There are three tanks which together increase the fuel capacity by around 1 kg (compared to the first generation), increasing hydrogen capacity by approximately 20% which, in turn, extends range. One of the tanks is now installed inside the floor tunnel space, which also helps in weight distribution for better stability and handling.
Though the Mirai is also powered by electricity, the hydrogen it uses can be pumped in much faster than the fastest recharging time for an electric vehicle which can be up to 25 minutes. The FCEV is said to be able to fully refuel in about 3 minutes from high-pressure pumps, certainly something that will appeal to potential buyers.
Compact and more powerful FC system
The compact, high-output FC stack is located in what is traditionally the ‘engine compartment’ but the motor and battery are at the rear. Toyota’s new FC stack and fuel cell power converter (FCPC) have been developed specifically for use with the GA-L platform. The designers have been able to bring all the elements together in the stack frame with each part made smaller and lighter, while at the same time improving performance.
The FC stack uses a solid polymer, as in the current Mirai, but has been made smaller and has fewer cells (330 instead of 370). Nonetheless, it sets a new record for specific power density at 5.4 kW/litre as maximum power has risen from 114 kW to 128 kW. Cold weather performance is also said to have been improved with start-up now possible at temperatures from as low as -30˚.

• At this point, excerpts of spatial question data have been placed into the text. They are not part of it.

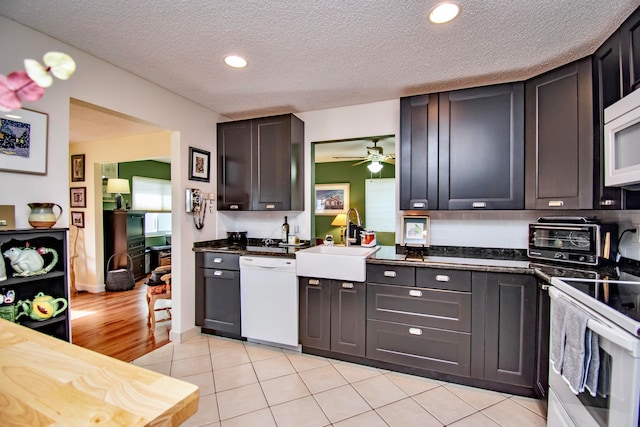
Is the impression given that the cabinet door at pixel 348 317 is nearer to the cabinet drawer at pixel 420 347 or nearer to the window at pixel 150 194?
the cabinet drawer at pixel 420 347

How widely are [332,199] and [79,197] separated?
4493mm

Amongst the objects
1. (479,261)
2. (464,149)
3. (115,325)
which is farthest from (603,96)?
(115,325)

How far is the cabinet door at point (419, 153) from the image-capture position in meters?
2.46

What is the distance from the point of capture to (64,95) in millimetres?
1973

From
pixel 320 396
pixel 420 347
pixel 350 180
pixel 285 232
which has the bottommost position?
pixel 320 396

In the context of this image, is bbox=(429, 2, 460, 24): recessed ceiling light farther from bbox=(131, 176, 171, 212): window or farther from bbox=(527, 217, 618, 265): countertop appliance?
bbox=(131, 176, 171, 212): window

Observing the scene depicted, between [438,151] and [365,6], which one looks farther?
[438,151]

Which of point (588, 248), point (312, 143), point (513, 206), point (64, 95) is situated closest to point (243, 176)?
point (312, 143)

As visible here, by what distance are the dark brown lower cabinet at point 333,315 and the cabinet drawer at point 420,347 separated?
0.39 ft

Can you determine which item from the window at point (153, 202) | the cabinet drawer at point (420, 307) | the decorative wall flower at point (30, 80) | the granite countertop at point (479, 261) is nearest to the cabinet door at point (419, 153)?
the granite countertop at point (479, 261)

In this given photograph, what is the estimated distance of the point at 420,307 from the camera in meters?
2.23

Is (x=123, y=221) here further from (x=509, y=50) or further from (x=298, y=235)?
(x=509, y=50)

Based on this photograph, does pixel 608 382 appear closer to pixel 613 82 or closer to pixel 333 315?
pixel 613 82

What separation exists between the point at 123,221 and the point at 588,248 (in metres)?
5.95
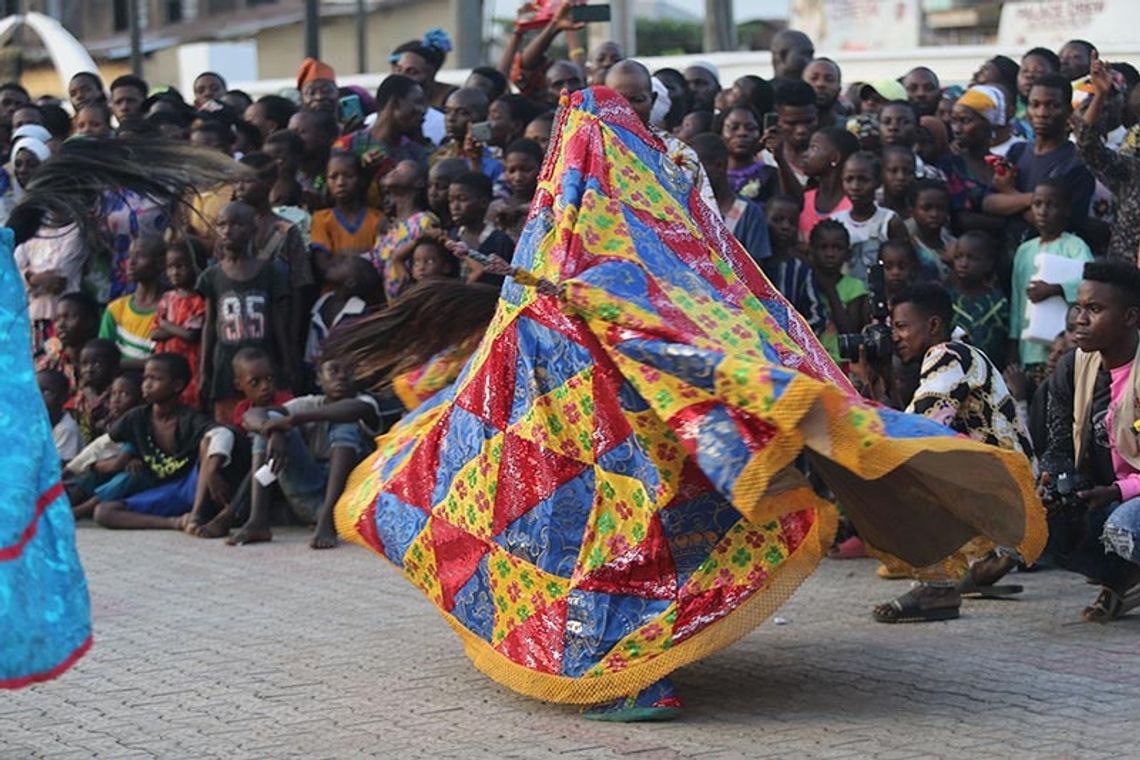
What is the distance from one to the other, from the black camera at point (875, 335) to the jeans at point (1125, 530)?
100 cm

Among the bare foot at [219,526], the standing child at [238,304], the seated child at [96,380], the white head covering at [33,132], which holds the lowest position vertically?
the bare foot at [219,526]

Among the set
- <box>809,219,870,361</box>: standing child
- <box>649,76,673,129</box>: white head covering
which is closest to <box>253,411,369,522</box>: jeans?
<box>809,219,870,361</box>: standing child

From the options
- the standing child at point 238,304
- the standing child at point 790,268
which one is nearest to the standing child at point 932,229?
the standing child at point 790,268

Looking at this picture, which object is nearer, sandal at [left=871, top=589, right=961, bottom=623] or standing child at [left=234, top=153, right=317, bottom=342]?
sandal at [left=871, top=589, right=961, bottom=623]

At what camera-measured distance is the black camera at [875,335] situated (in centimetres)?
739

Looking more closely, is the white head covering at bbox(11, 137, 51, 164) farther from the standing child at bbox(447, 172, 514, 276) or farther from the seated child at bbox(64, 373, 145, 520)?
the standing child at bbox(447, 172, 514, 276)

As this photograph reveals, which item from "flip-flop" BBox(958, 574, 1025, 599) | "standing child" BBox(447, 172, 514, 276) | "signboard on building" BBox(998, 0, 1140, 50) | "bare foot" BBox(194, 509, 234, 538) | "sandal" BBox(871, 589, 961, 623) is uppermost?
"signboard on building" BBox(998, 0, 1140, 50)

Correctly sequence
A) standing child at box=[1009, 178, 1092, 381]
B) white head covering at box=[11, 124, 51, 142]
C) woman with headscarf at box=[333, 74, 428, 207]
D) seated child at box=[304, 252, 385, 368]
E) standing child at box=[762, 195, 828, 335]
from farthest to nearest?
white head covering at box=[11, 124, 51, 142] → woman with headscarf at box=[333, 74, 428, 207] → seated child at box=[304, 252, 385, 368] → standing child at box=[762, 195, 828, 335] → standing child at box=[1009, 178, 1092, 381]

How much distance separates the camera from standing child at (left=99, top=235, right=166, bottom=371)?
11109 millimetres

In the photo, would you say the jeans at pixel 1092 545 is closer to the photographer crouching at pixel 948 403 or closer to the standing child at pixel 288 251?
the photographer crouching at pixel 948 403

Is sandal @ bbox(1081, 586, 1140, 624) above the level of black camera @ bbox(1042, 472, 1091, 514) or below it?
below

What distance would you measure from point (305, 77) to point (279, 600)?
6469 mm

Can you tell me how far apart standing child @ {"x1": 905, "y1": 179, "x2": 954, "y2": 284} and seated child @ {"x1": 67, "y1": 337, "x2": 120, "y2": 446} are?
4359 millimetres

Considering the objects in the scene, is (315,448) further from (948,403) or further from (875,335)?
(948,403)
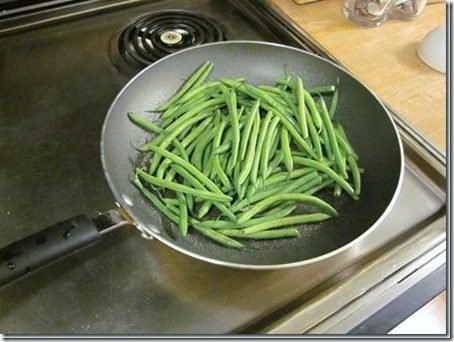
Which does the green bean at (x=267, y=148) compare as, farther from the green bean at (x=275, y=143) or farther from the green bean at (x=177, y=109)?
the green bean at (x=177, y=109)

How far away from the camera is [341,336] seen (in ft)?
2.00

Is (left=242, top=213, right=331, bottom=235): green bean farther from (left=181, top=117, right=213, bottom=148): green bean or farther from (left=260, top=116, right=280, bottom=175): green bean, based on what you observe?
(left=181, top=117, right=213, bottom=148): green bean

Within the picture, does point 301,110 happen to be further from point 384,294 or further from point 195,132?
point 384,294

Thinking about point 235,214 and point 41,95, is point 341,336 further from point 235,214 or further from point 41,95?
point 41,95

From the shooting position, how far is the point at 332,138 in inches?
30.3

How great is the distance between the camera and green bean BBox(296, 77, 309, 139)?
0.78 m

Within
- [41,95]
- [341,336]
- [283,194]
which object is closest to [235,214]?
→ [283,194]

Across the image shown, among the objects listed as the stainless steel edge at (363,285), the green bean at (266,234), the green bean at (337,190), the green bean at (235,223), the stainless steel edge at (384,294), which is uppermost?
the green bean at (235,223)

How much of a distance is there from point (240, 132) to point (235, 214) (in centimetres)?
14

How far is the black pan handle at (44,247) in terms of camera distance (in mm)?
561

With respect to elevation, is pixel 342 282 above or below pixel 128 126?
below

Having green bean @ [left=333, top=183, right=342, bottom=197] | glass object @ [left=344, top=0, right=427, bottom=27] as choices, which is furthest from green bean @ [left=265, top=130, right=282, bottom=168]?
glass object @ [left=344, top=0, right=427, bottom=27]

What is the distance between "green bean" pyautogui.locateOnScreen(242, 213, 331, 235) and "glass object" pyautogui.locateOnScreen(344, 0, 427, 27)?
566 mm

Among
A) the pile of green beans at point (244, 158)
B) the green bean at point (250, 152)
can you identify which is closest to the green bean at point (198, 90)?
the pile of green beans at point (244, 158)
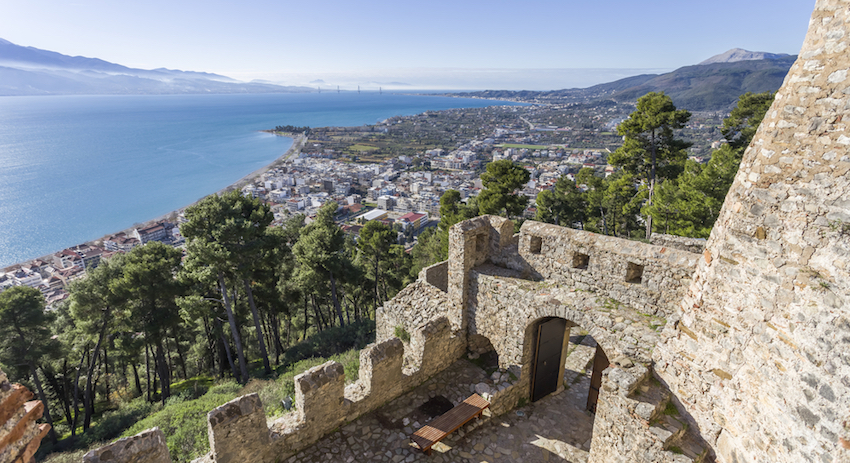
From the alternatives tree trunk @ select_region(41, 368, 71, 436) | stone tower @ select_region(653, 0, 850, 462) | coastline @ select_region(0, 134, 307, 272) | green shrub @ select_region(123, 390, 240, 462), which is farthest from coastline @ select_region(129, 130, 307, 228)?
stone tower @ select_region(653, 0, 850, 462)

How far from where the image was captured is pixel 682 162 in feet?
62.2

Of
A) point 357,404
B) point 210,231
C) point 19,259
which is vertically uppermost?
point 210,231

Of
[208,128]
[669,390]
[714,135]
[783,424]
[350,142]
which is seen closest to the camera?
[783,424]

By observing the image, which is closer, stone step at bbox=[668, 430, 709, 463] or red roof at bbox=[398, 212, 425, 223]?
stone step at bbox=[668, 430, 709, 463]

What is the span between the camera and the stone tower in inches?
128

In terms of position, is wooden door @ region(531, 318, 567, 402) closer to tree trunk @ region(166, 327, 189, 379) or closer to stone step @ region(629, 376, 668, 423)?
stone step @ region(629, 376, 668, 423)

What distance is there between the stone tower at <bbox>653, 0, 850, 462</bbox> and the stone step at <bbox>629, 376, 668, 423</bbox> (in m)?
0.51

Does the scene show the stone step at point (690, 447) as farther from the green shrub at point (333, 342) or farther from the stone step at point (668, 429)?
the green shrub at point (333, 342)

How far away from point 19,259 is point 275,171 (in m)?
56.1

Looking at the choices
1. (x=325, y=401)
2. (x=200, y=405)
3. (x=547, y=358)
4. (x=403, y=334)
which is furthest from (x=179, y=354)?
(x=547, y=358)

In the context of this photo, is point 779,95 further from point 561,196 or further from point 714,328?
point 561,196

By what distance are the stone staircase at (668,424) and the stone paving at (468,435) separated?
3.13 metres

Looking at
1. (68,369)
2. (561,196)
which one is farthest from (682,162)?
(68,369)

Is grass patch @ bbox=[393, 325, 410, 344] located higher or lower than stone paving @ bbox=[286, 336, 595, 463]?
higher
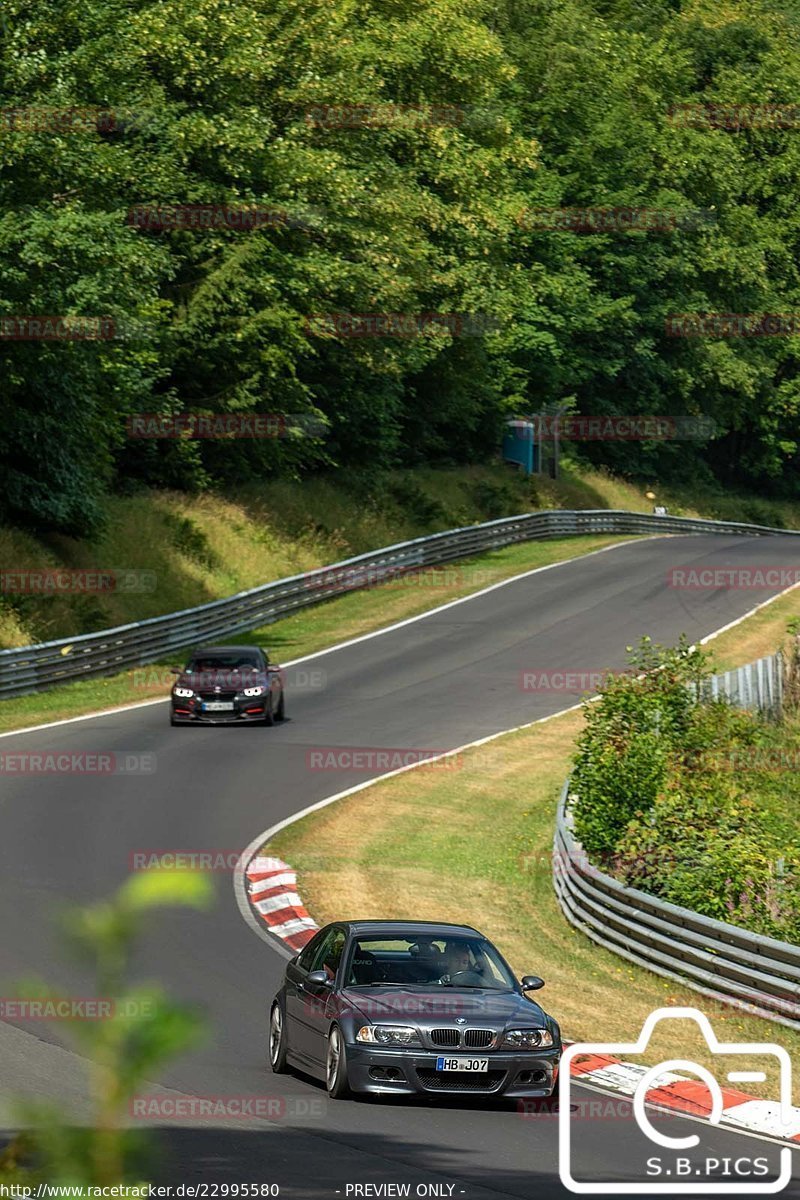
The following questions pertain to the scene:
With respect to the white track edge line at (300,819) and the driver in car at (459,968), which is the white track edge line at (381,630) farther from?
the driver in car at (459,968)

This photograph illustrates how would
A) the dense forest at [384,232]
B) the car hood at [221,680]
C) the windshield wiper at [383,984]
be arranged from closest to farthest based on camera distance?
the windshield wiper at [383,984] < the car hood at [221,680] < the dense forest at [384,232]

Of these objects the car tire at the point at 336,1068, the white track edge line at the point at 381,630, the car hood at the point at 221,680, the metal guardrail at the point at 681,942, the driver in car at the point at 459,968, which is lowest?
the white track edge line at the point at 381,630

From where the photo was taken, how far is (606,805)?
21.0 meters

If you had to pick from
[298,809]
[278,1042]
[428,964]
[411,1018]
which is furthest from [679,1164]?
[298,809]

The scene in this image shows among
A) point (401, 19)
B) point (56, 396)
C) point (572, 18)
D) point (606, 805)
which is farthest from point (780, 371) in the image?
point (606, 805)

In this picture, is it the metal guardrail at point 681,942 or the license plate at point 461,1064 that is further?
the metal guardrail at point 681,942

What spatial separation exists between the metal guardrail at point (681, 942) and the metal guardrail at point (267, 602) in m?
18.1

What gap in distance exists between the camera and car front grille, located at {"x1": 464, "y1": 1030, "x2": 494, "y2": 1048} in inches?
465

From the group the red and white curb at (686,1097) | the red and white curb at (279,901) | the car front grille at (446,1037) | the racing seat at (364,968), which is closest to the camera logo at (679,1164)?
the red and white curb at (686,1097)

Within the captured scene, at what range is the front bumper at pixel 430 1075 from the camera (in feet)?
38.2

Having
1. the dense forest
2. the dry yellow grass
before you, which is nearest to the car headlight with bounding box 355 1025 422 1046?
the dense forest

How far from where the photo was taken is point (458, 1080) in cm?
1167

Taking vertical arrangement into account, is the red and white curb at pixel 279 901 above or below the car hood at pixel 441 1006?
below

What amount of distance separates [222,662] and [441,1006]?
22033 millimetres
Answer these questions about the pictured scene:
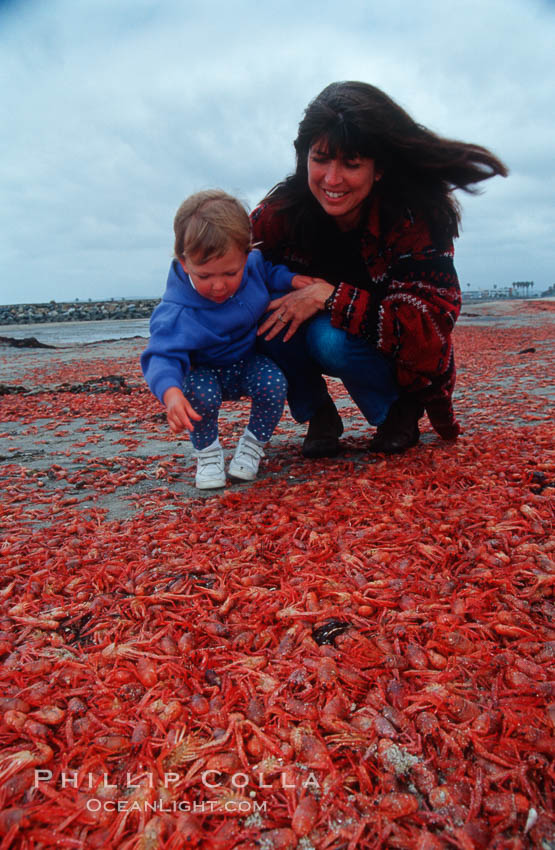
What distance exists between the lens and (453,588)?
1768 mm

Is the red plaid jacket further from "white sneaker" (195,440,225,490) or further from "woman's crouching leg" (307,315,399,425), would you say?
"white sneaker" (195,440,225,490)

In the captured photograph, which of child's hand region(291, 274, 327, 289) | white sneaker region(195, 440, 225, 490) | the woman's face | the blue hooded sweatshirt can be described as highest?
the woman's face

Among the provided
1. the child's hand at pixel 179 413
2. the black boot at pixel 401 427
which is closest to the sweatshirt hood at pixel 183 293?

The car is equipped with lithium-ion high-voltage battery in place of the previous nickel-metal hydride unit. Although smaller in size, it is more energy-dense, giving higher output and superior environmental performance. Containing 84 cells, it has a 310.8 rated voltage compared to 244.8, and a 4.0 Ah capacity, versus 6.5 Ah. Overall weight has been reduced from 46.9 to 44.6 kgs.
Aiming for higher sales volumes
The introduction of the new Mirai will see Toyota target deeper market penetration with a 10-fold expansion in sales volume. To achieve this, the carmaker has adjusted the price downwards by around 20%. In Japan, where two grades are offered, prices start from 7,100,000 yen (about RM277,200) while the pricing in Europe is expected to start from 64,000 euros (about RM316,000) which is less than what Tesla charges for its similarly-sized EV.
Of course, actual prices customers pay will depend on incentives and rebates that governments in different countries offer. As with hybrids, the acceptance of FCEVs will depend on how much they are sold for and right now, with the advanced technologies being new, they are expensive. Therefore, governments have to help to make them affordable while the carmakers boost volumes so that economies of scale can kick in to lower costs. This has already happened with hybrids and next would be EVs, before FCEVs.
There is also the matter of refuelling stations which is an even greater challenge because it involves hydrogen supply. Even with plug-in hybrids (PHEVs) and full EVs, the issue of recharging stations has been one that consumers think about. This is being addressed by rapid expansion of the recharging station network in some countries, as well as the improvements in technology to provide longer range.
Don’t expect it in Malaysia anytime soon
Vehicles with petrol and diesel engines will be phased out eventually and in fact, they will be banned in some countries, including Japan, by the end of the decade. It’s uncertain how the situation will be in Malaysia given the instability of policies and the way they are executed. The aspiration to become the ‘EV hub of ASEAN’ is pretty much a dream, especially the governments of Thailand and Indonesia are already pushing ahead with clearly-defined programs to increase EV usage, which attracts some of the carmakers to make further investments as well.